Posted: Mon Nov 12, 2012 5:59 pm
by seraph0x
Yesterday our chat server had an unusual outage. Amazon EC2 was reporting hardware issues and it took several messages back and forth between their support and us to fully resolve the issue by moving our chat server onto new hardware.

In the meantime, halfway around the globe in the Netherlands, our primary hosting facility was experiencing network issues. Both problems seem to be resolved as of now. Sorry for the inconvenience.

Re: Double server trouble

Posted: Mon Nov 12, 2012 6:12 pm
by sissy jasmine
*does a little dance, hugs Seraph, then runs into chat*

Re: Double server trouble

Posted: Mon Nov 12, 2012 8:50 pm
by DoxysTurtle
Thank's Seraph0x for all your hard work and keeping us informed!

Re: Double server trouble

Posted: Mon Nov 12, 2012 9:52 pm
by SexualChoc
:thankyou:


seraph0x

I do appreciate all the work you do

Re: Double server trouble

Posted: Tue Nov 13, 2012 8:07 am
by Recacha
Great job Seraph0x!

I didn't know the epicentre were The Netherlands. Awesome! :closedeyes:

Re: Double server trouble

Posted: Tue Nov 13, 2012 2:16 pm
by seraph0x
Here is some info from our provider about what caused the outage. (Warning: Geek talk ahead.)
Yesterday we had a network outage starting at 05:03 CET till 10:22 CET. The cause of this downtime was a customer who was sending out a multicast broadcast. Despite having several features enabled on our switches to prevent loops, it did not stop this broadcast from reaching the core of the network and also causing problems at our upstream provider.

At the core a protocol is used to provide the redundant gateway (VRRP), this protocol relies on multicast packets being able to reach the master/slave router. Because of the broadcast storm these packages were not being received which resulted in a constant link flap at the core of the network. These link flaps resulted in a complete network outage.

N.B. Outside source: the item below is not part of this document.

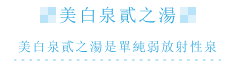 美白泉貳之湯

美白泉貳之湯是單純弱放射性泉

The server causing this problems has been removed from the network at 10:00 CET, after both us and the upstream provider had confirmed the network was stable they have enabled our uplinks after which all equipment came back online.

We are very sorry for any inconvenience caused by this issue and have opened a case at Brocade technical support to see which features we can implement to prevent a broadcast storm in the future.

Because of this downtime we have automatically applied an SLA credit for all our customers.
The SLA credit is 40%, which converts in 12 days being added to your server(s) expiry date.
They are a very small provider, so they do run into issues like this occasionally, but they always care and their customer support is among the best I've ever experienced, so I'm willing to look past a little bit of downtime. :-)

Re: Double server trouble

Posted: Tue Nov 13, 2012 2:59 pm
by marspank
*wonders if it is wrong that the only thing he remembers from the explanation is the use of master/slave*

Re: Double server trouble

Posted: Tue Dec 04, 2012 1:15 pm
by Snoopy76
*Giggles at mars' reply*

Snoopy x